Alignments for Switchboard Dialog Act (SWDA) tags with Mississippi State (MS-State) word-level transcripts with timing information.

Overview

This project aligns the dialog act annotations from the Switchboard Dialog Act Corpus with the word-level time-aligned transcripts from the Mississippi State Switchboard annotations. The result is a dataset where each utterance has:

  • Dialog act tags (from SWDA)
  • Word-level timing information (from MS-State transcripts)
  • Speaker identification
  • Aligned transcripts from both sources

Data Sources

  • SWDA (Switchboard Dialog Act Corpus): Dialog act annotations for Switchboard conversations

    • 1,155 conversations with DA tags
    • Utterance-level annotations with act tags (statement, question, backchannel, etc.)
  • MS-State Transcripts: Word-level time-aligned transcripts

    • 2,438 conversations available
    • Word-level start/end timestamps
    • Located in swb_ms98_transcriptions/

Pipeline

1. Word-Level Alignment (align_swda_mstrans.py)

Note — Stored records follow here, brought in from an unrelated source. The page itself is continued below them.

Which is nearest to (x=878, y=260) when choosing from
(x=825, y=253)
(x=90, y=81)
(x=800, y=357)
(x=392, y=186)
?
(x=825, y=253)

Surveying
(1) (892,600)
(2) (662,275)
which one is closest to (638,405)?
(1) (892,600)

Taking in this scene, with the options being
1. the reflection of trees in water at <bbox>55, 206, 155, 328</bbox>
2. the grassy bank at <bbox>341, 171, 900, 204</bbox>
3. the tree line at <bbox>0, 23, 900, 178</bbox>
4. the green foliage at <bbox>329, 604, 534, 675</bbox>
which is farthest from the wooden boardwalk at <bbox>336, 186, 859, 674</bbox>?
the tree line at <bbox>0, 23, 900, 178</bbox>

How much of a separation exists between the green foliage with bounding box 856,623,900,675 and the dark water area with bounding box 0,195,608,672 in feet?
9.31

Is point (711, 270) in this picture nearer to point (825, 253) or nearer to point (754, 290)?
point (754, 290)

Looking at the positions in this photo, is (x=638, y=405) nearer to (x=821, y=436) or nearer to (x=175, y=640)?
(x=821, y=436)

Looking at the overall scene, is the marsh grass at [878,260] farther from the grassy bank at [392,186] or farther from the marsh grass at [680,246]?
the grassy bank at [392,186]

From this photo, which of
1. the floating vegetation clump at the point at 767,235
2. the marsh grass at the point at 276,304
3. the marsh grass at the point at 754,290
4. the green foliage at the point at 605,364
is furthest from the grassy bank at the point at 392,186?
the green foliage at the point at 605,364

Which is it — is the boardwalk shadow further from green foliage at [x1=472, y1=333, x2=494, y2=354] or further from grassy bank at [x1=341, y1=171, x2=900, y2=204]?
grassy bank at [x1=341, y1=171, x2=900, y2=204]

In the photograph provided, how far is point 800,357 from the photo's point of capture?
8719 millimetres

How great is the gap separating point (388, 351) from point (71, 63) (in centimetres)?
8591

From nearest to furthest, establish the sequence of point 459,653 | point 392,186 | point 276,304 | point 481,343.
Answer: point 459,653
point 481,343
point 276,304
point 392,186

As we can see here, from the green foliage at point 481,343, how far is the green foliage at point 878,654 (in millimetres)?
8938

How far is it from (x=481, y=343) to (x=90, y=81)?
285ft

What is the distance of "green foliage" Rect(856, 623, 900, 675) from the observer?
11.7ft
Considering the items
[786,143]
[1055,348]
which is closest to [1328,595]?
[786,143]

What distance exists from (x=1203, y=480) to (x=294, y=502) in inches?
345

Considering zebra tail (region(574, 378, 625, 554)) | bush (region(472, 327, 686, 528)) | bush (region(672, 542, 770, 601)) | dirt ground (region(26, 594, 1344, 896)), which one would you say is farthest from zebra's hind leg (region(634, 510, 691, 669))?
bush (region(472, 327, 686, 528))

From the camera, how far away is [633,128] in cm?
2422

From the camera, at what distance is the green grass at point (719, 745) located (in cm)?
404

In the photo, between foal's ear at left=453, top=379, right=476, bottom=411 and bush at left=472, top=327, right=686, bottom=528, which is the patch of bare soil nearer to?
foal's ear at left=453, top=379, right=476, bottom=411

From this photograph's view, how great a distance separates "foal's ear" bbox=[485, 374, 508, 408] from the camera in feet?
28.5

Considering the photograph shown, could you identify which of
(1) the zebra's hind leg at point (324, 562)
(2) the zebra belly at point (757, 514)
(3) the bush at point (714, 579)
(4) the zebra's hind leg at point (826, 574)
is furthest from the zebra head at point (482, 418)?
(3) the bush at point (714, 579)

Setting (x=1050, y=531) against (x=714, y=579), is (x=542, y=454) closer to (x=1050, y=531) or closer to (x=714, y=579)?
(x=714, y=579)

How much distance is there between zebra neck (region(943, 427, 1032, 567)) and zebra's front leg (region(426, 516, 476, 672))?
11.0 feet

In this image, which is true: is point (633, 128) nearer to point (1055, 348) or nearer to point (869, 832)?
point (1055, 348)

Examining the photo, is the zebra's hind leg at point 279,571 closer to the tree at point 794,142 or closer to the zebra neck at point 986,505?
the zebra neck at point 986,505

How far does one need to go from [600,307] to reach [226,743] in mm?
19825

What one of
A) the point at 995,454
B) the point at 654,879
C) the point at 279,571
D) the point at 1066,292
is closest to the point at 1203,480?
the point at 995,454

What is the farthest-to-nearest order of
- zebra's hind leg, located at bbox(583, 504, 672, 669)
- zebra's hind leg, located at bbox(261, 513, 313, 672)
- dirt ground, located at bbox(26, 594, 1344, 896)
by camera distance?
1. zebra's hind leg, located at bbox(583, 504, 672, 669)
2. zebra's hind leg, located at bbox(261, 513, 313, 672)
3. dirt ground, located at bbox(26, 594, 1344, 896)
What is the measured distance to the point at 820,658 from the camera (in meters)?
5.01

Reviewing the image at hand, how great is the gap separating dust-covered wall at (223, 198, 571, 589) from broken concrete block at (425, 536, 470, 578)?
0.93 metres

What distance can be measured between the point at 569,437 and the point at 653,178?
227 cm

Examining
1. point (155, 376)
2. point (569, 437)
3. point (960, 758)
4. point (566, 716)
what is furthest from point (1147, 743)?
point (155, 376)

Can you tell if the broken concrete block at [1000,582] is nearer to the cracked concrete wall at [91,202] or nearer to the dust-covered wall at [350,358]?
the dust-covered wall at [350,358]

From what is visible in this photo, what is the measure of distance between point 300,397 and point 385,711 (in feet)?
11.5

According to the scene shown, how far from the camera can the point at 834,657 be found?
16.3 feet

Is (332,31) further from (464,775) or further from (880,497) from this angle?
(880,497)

The main alignment script that:

  • Loads SWDA annotations and MS-State transcripts
  • Normalizes text for better matching (handles variants like "uh-huh", "um-hum", etc.)
  • Performs sequence alignment using difflib.SequenceMatcher
  • Prioritizes longer consecutive match sequences over isolated single-word matches
  • Automatically detects and corrects speaker channel flips (84 conversations had flipped channels)
  • Outputs word-level alignments to aligned_words/

Key features:

  • Text normalization for common backchannel variations
  • Lookahead logic to skip short matches in favor of longer sequences
  • Speaker flip detection based on alignment quality (match rate < 50% threshold)
  • Processes all 1,155 conversations with both SWDA and transcript data

Output: aligned_words/aligned_conv_{conv_num}.csv containing:

  • speaker: A or B
  • alignment_type: match, mismatch, insertion, or deletion
  • swda_word: word from SWDA transcript
  • trans_word: word from MS-State transcript
  • utterance_index, subutterance_index: SWDA utterance IDs
  • act_tag: Dialog act tag
  • conv_no: Conversation number
  • turn_id: MS-State turn ID
  • start, end: Word timing in seconds

2. Turn-Level Aggregation (process_aligned.py)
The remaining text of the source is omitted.